Bonjour à tous et à toutes, futurs diplômés de la promotion 2028. C’est un très grand honneur pour moi de vous adresser la parole, alors que vous êtes devant les portes de la justice, debout sur un seuil usé par le temps. Vous êtes sur le point d’entrer dans un monde parfois imprévisible, souvent déroutant, toujours fascinant.
Ok. Ici, je dois faire une confession. J’ai dit «Vous êtes devant les portes de la justice, debout sur un seuil usé par le temps». Le seuil usé par le temps devant les portes de la justice, c’est une image tirée du discours célèbre de Martin Luther King, «I have a dream». « Standing on the worn threshold which leads into the palace of justice. » J’ai emprunté sans gêne cette belle image d’un véritable monument de l’art oratoire. Mais comme je viens de révéler ma source, ce n’est pas du plagiat. C’est la première leçon de méthodologie juridique: toujours citer vos sources. Note de bas de page, note de bas de page, note de bas de page.

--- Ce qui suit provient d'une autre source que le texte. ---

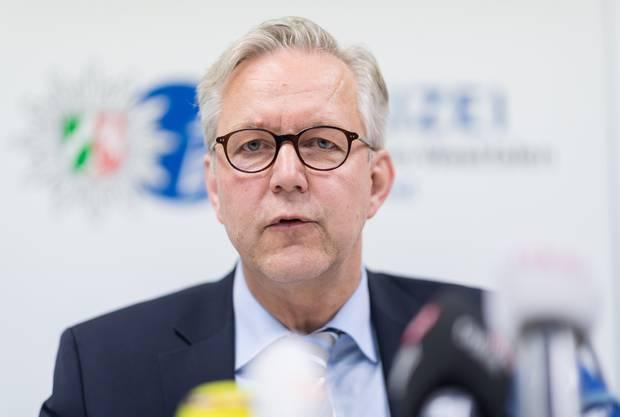 Dortmunder Polizeipräsident Gregor Lange informiert am Dienstagabend die Medien.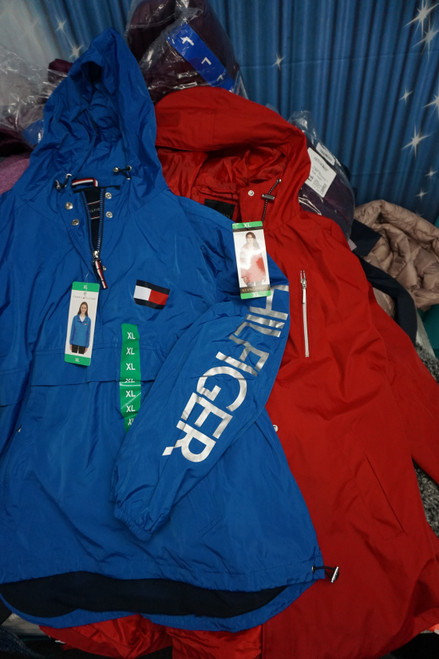 40pc Womens Coats & Jackets TOMMY Adventure BAUER #24906G ( W-9-5)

Je serais porté à croire que vous ressentez un peu de fébrilité en ce moment. Moi aussi. Mes collègues professeurs et les membres du personnel de la faculté aussi. Nous sommes sur une note de petite agitation, plutôt que sur l’anxiété dans le tapis. Mais on va régler ça tout de suite. J’ai commencé ce discours en vous souhaitant la bienvenue comme futurs diplômés de la promotion 2028. Il est sans doute un peu tôt pour parler de la collation des grades, mais il est utile de rappeler que vous serez encore là dans trois ans. Tous et toutes. Aujourd’hui vous êtes excités, optimistes et peut-être un peu incertains de ce que vous réserve l’avenir. Dans quelques années, vous allez terminer vos études et recevoir un diplôme, et vous serez exactement dans le même état: excités, optimistes, un peu incertains devant l’avenir. De fait, le premier jour du programme et la collation des grades sont des moments très semblables, remplis de fierté, de fébrilité et de la promesse de l’inconnu. Entre les deux, il va se passer beaucoup de choses, et peut-être pensez-vous que c’est de cela que je vais parler aujourd’hui. Pas pantoute.
À propos de mon intervention aujourd’hui, j’ai lu une publication de la Faculté de droit sur LinkedIn qui disait ceci: «Cette année, la Faculté de droit a le privilège de recevoir le recteur de l'Université de Montréal, Daniel Jutras, comme invité d’honneur. Diplômé de la faculté en 1982, il s’adressera aux étudiantes et étudiants nouvellement arrivés afin de partager avec eux son parcours professionnel, ses expériences et ses conseils pour bien réussir son baccalauréat en droit.»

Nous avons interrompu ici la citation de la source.